— begin Document text —

A) 1/49 B) 1/7 C) 6/7 D) 47/49 E) 48/49

I came up with the answer but I tried to solve it in a different way originally and failed miserably.

Why can't i come up with the right fraction if I say, there are 6/7 chance that Sam will NOT be picked and 6/7 chance that Jessican will NOT be picked.
So the probably is 36/49 that Sam and Jessica will NOT be the pair choosen. Why wouldn't this method work?


Welcome to the Gmat Club.

The easiest way to solve this problem is to calculate opposite probability and subtract this value from 1:
The opposite probability is that Sam and Jessica WILL be chosen to lead =\frac{1}{7}*\frac{1}{7}=\frac{1}{49}.
So, the probability that they will NOT be chosen to lead = 1-\frac{1}{49}=\frac{48}{49}.

Answer: E.

— end Document text —
— begin Entries —

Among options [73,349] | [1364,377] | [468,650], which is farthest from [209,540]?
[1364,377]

— end Entries —
— begin Entries —

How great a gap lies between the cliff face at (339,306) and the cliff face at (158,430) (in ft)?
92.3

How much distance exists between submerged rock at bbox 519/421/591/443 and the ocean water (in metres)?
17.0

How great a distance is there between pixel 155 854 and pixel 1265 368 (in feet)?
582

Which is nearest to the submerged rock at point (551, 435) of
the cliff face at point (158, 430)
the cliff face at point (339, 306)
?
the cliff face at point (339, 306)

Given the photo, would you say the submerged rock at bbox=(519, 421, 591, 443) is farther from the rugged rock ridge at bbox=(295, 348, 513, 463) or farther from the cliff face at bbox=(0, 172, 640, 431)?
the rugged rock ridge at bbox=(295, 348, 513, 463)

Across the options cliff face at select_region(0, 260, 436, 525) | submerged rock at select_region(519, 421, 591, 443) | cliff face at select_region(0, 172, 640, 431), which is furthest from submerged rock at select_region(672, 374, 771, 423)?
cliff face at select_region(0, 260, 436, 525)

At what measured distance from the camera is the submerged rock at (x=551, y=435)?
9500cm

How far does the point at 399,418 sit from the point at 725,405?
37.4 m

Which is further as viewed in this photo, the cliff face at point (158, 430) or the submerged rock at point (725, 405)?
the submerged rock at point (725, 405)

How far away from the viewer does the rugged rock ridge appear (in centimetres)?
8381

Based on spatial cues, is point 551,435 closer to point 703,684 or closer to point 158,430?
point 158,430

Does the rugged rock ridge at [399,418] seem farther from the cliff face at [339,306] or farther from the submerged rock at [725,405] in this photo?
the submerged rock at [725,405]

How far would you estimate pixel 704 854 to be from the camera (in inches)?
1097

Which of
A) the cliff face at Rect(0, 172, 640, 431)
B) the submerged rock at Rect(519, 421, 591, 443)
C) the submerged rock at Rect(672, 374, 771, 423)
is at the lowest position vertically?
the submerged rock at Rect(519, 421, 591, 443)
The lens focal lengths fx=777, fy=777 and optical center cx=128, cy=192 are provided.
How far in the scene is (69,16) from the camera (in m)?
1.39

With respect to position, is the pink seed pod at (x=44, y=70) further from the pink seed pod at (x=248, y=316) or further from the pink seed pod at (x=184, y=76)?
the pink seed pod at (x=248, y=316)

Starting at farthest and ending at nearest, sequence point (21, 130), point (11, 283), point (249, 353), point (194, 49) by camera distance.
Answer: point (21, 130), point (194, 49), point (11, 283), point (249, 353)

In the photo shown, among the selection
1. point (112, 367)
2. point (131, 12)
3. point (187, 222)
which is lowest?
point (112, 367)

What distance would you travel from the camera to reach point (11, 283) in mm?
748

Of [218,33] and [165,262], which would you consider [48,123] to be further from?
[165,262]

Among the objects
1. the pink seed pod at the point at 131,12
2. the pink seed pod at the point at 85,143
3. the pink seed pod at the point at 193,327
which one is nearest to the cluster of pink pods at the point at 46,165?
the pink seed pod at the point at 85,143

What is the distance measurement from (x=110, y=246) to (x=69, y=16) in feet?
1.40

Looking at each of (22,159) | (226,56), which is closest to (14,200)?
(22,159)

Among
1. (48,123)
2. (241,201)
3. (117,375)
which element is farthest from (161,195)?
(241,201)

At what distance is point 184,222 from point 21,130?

— end Entries —
— begin Entries —

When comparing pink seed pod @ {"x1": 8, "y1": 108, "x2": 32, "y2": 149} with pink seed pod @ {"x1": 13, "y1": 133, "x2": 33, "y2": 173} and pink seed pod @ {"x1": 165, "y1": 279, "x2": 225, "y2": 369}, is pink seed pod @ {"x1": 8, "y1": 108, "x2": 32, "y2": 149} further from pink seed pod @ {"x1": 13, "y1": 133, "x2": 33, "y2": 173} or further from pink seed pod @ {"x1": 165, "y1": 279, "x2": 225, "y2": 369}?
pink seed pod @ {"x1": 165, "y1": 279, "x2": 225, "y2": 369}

— end Entries —

## Directions
a) Which answer choice does the reply in the probability discussion select?
b) Continue the probability discussion about Sam and Jessica from the point where it stops.

## Written answers
a) E, which is 48/49.

b)
The way you are doing is wrong because \frac{36}{49} is the probability that in the leading pair won't be neither Sam nor Jessica. But in the leading pair can be Sam with any woman but Jessica and can be Jessica with any man but Sam.

So, if you are doing this way you should count \frac{7}{7}*\frac{6}{7} probability of pairing any man (\frac{7}{7}) with any woman but Jessica (\frac{6}{7}) PLUS \frac{1}{7}*\frac{6}{7} probability of pairing Jessica (\frac{1}{7}) with any man but Sam (\frac{6}{7}) =\frac{7}{7}*\frac{6}{7}+\frac{1}{7}*\frac{6}{7}=\frac{48}{49}.

OR you can think about it this way: there are total 7*7=49 pairs possible, and only one pair is when Jessica and Sam are together, hence probability =\frac{49-1}{49}=\frac{48}{49}

OR: pairs without Jessica 6*7=42 and pairs with Jessica but without Sam 1*6=6, hence probability =\frac{42+6}{49}=\frac{48}{49}.

Hope it helps.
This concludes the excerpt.